Every line of the material below should be retyped exactly.

□ □ □

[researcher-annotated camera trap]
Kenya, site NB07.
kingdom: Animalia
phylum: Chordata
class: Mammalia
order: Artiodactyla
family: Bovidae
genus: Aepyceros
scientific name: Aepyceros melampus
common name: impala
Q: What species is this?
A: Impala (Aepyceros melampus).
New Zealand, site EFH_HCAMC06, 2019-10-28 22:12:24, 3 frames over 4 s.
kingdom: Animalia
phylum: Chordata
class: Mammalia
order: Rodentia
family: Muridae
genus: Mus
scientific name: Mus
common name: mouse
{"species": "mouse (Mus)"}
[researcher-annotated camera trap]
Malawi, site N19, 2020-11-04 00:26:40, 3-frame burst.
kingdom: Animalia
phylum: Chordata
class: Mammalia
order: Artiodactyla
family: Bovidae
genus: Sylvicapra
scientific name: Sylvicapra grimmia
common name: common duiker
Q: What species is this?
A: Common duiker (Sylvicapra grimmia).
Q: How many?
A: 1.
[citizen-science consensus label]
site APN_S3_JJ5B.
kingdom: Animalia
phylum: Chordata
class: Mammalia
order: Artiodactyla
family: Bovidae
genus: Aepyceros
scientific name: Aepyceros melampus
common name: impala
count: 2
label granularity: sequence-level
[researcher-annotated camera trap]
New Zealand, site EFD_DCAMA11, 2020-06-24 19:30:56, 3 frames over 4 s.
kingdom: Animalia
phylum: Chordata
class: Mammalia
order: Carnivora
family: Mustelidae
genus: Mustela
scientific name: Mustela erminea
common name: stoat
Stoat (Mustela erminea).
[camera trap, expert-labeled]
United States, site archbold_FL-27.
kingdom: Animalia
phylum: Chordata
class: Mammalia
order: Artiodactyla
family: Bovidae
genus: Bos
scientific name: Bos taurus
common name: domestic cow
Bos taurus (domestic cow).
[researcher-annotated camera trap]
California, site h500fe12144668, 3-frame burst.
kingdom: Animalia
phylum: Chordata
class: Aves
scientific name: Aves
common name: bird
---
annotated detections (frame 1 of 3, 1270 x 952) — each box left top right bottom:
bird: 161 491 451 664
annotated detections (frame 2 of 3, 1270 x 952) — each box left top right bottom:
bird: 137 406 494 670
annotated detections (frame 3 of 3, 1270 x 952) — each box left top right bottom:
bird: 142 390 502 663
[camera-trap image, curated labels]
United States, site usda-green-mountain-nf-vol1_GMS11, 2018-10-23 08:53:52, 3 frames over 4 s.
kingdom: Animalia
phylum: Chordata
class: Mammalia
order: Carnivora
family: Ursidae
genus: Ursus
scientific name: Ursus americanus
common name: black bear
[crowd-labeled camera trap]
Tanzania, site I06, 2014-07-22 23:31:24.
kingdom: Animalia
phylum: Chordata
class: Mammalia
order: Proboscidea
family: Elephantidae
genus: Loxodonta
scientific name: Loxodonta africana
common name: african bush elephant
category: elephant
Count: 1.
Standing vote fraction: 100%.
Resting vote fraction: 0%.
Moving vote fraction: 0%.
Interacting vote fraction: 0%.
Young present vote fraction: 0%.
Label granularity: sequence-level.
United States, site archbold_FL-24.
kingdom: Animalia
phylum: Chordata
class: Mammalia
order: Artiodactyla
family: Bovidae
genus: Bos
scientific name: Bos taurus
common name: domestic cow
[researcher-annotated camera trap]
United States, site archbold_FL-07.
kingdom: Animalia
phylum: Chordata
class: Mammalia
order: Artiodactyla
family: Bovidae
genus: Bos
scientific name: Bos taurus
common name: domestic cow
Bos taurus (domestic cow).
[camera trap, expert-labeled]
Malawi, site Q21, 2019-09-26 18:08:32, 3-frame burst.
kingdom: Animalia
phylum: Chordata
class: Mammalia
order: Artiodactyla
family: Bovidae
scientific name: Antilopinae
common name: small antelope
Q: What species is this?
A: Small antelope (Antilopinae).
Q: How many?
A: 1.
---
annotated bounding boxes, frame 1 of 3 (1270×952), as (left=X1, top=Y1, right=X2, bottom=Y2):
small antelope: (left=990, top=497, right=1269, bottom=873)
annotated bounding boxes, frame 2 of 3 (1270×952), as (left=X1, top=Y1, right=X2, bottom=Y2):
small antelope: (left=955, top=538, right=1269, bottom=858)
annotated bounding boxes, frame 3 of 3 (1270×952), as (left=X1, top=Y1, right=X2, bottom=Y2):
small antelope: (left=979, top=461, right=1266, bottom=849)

□ □ □

_RESPONSE FOR THIS EXERCISE_
[researcher-annotated camera trap]
Kenya, site NB07.
kingdom: Animalia
phylum: Chordata
class: Mammalia
order: Artiodactyla
family: Bovidae
genus: Aepyceros
scientific name: Aepyceros melampus
common name: impala
Q: What species is this?
A: Impala (Aepyceros melampus).
New Zealand, site EFH_HCAMC06, 2019-10-28 22:12:24, 3 frames over 4 s.
kingdom: Animalia
phylum: Chordata
class: Mammalia
order: Rodentia
family: Muridae
genus: Mus
scientific name: Mus
common name: mouse
{"species": "mouse (Mus)"}
[researcher-annotated camera trap]
Malawi, site N19, 2020-11-04 00:26:40, 3-frame burst.
kingdom: Animalia
phylum: Chordata
class: Mammalia
order: Artiodactyla
family: Bovidae
genus: Sylvicapra
scientific name: Sylvicapra grimmia
common name: common duiker
Q: What species is this?
A: Common duiker (Sylvicapra grimmia).
Q: How many?
A: 1.
[citizen-science consensus label]
site APN_S3_JJ5B.
kingdom: Animalia
phylum: Chordata
class: Mammalia
order: Artiodactyla
family: Bovidae
genus: Aepyceros
scientific name: Aepyceros melampus
common name: impala
count: 2
label granularity: sequence-level
[researcher-annotated camera trap]
New Zealand, site EFD_DCAMA11, 2020-06-24 19:30:56, 3 frames over 4 s.
kingdom: Animalia
phylum: Chordata
class: Mammalia
order: Carnivora
family: Mustelidae
genus: Mustela
scientific name: Mustela erminea
common name: stoat
Stoat (Mustela erminea).
[camera trap, expert-labeled]
United States, site archbold_FL-27.
kingdom: Animalia
phylum: Chordata
class: Mammalia
order: Artiodactyla
family: Bovidae
genus: Bos
scientific name: Bos taurus
common name: domestic cow
Bos taurus (domestic cow).
[researcher-annotated camera trap]
California, site h500fe12144668, 3-frame burst.
kingdom: Animalia
phylum: Chordata
class: Aves
scientific name: Aves
common name: bird
---
annotated detections (frame 1 of 3, 1270 x 952) — each box left top right bottom:
bird: 161 491 451 664
annotated detections (frame 2 of 3, 1270 x 952) — each box left top right bottom:
bird: 137 406 494 670
annotated detections (frame 3 of 3, 1270 x 952) — each box left top right bottom:
bird: 142 390 502 663
[camera-trap image, curated labels]
United States, site usda-green-mountain-nf-vol1_GMS11, 2018-10-23 08:53:52, 3 frames over 4 s.
kingdom: Animalia
phylum: Chordata
class: Mammalia
order: Carnivora
family: Ursidae
genus: Ursus
scientific name: Ursus americanus
common name: black bear
[crowd-labeled camera trap]
Tanzania, site I06, 2014-07-22 23:31:24.
kingdom: Animalia
phylum: Chordata
class: Mammalia
order: Proboscidea
family: Elephantidae
genus: Loxodonta
scientific name: Loxodonta africana
common name: african bush elephant
category: elephant
Count: 1.
Standing vote fraction: 100%.
Resting vote fraction: 0%.
Moving vote fraction: 0%.
Interacting vote fraction: 0%.
Young present vote fraction: 0%.
Label granularity: sequence-level.
United States, site archbold_FL-24.
kingdom: Animalia
phylum: Chordata
class: Mammalia
order: Artiodactyla
family: Bovidae
genus: Bos
scientific name: Bos taurus
common name: domestic cow
[researcher-annotated camera trap]
United States, site archbold_FL-07.
kingdom: Animalia
phylum: Chordata
class: Mammalia
order: Artiodactyla
family: Bovidae
genus: Bos
scientific name: Bos taurus
common name: domestic cow
Bos taurus (domestic cow).
[camera trap, expert-labeled]
Malawi, site Q21, 2019-09-26 18:08:32, 3-frame burst.
kingdom: Animalia
phylum: Chordata
class: Mammalia
order: Artiodactyla
family: Bovidae
scientific name: Antilopinae
common name: small antelope
Q: What species is this?
A: Small antelope (Antilopinae).
Q: How many?
A: 1.
---
annotated bounding boxes, frame 1 of 3 (1270×952), as (left=X1, top=Y1, right=X2, bottom=Y2):
small antelope: (left=990, top=497, right=1269, bottom=873)
annotated bounding boxes, frame 2 of 3 (1270×952), as (left=X1, top=Y1, right=X2, bottom=Y2):
small antelope: (left=955, top=538, right=1269, bottom=858)
annotated bounding boxes, frame 3 of 3 (1270×952), as (left=X1, top=Y1, right=X2, bottom=Y2):
small antelope: (left=979, top=461, right=1266, bottom=849)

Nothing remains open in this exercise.